Interactions between the longitudinal changes and sex were mostly non-significant (Table 3), with the exception of all measures of RAVLT, which revealed larger gains in boys, effect sizes were very small (Partial η2:.001–0.002).
To examine whether the structure of relationships among measures changes with age, we computed Pearson correlations among test scores separately for baseline and follow-up. The size and pattern of these correlations was remarkably similar (Fig. S3). We did not find any systematic increase or decrease in the size of intercorrelations among measures. To evaluate the similarity in the pattern of correlations among measures at baseline and follow-up, we computed a correlation between Fisher-transformed correlations at the two assessment waves, which was r = 0.99, indicating a very high stability of the overall structure of relationships between test scores over the two-year developmental interval.
3.2. Practice effects
The pattern of longitudinal changes and cross-sectional differences (Fig. 1) suggested possible practice effects for five performance variables, including three NIH TB tests (Flanker, Pattern Comparison Processing Speed, and Picture Sequence Memory) and the Little Man Task (LMT) accuracy and reaction time. Specifically, the youngest participants at the follow-up assessment showed markedly better performance than their age-matched counterparts at their baseline assessment (Table 4). In the absence of practice effects one would expect a perfect alignment of the end of the baseline age dependency curve and the beginning of the follow-up age dependency curve (blue and red curves in Fig. 1, respectively). However, quite unexpectedly, there were also significant differences in the opposite direction for all three RAVLT variables, indicating that the youngest follow-up participants who had already had experience with the test performed worse than their age-matched counterparts at baseline who performed the test for the first time. This puzzling “negative practice effect” may be due to a change in the experimental procedure from baseline to follow-up assessments (see Discussion for more details).
Table 4.
Cross-sectional comparison of age-matched subjects from baseline and follow-up assessments.
| Test | Mean (n) |
Difference | p | η2P | |
|---|---|---|---|---|---|
| Baseline | Follow-up | ||||
| Picture Vocabulary | 88.203 (736) | 87.364 (334) | -0.839 | .105 | .002 |
| Flanker | 97.200 (736) | 99.140 (341) | 1.940 | < 0.001 | .012 |
| Pattern Comparison | 93.163 (734) | 99.037 (340) | 5.874 | < 0.001 | .033 |
| Picture Sequence Memory | 105.258 (737) | 108.185 (340) | 2.926 | < 0.001 | .011 |
| Oral Reading Recognition | 93.719 (735) | 93.291 (333) | -0.428 | .337 | .001 |
| Crystallized Cognition Composite | 89.829 (734) | 89.265 (340) | -0.564 | .195 | .002 |
| RAVLT, Learning (Trial V) | 11.823 (738) | 11.071 (338) | -0.752 | < 0.001 | .020 |
| RAVLT, Immediate Recall (Trial VI) | 10.415 (736) | 9.578 (338) | -0.837 | < 0.001 | .018 |
| RAVLT, Delayed Recall (Trial VII) | 9.802 (734) | 8.915 (334) | -0.887 | < 0.001 | .018 |
| LMT, n correct | 20.900 (725) | 22.872 (342) | 1.971 | < 0.001 | .025 |
| LMT, RT correct | 2651.748 (725) | 2141.995 (342) | -509.752 | < 0.001 | .216 |
Notes: Difference between the groups was computed by subtracting baseline values from the follow-up values, i.e. positive values reflects larger scores in the youngest subjects in the follow-up assessment compared to the age-matched oldest subjects in the baseline assessment and vice versa. Average parental education, DHEA, and testosterone levels were included as SES and developmental covariates, respectively. The LMT Reaction time (RT) is inverse measure of performance with smaller values indicating higher speed. η2P (partial eta squared) indicates the effects size.
3.3. Ceiling effects
Picture Sequence Memory and the Little Man Task accuracy score showed significant ceiling effects (score compression in the upper end of the distribution), which became more prominent in the follow-up data (Fig. 2).
Fig. 2.
Scatterplots of longitudinal test-retest correlations. Horizontal and vertical axes represent test scores at baseline and follow-up, respectively.

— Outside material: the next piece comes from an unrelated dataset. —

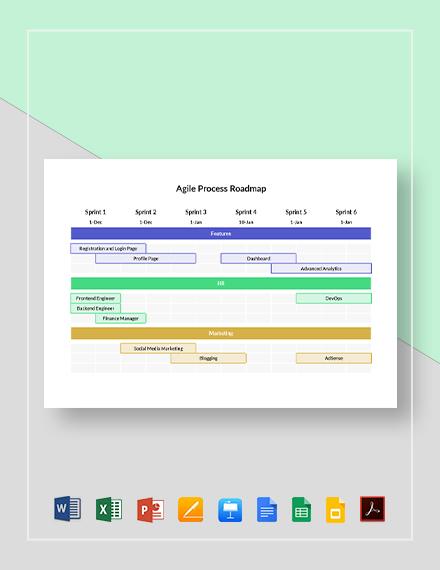 Agile Process Roadmap Template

3.4. Relationships between developmental changes across neurocognitive domains
To examine whether developmental changes in different neurocognitive processes are correlated, i.e. individuals showing steeper changes in one domain also show steeper changes in others and vice versa, we computed correlations among change scores (the difference between baseline and follow-up scores) for all tests. A pattern of similar rates of change across tests would suggest a general factor of cognitive development, whereas variability in these patterns would be consistent with test-specific improvement. With the exception of predictably high correlations between changes in the NIH TB Crystallized Cognition Composite measure and its constituents (Picture Vocabulary, r = 0.79 and Oral Reading, r = 0.63), as well as the three RAVLT measures (0.50–0.54), correlations among changes in different test performance measures were low, with the largest correlation of r = 0.23 observed between the NIH TB Flanker and Pattern Comparison Speed tasks. All other correlations were less than 0.1.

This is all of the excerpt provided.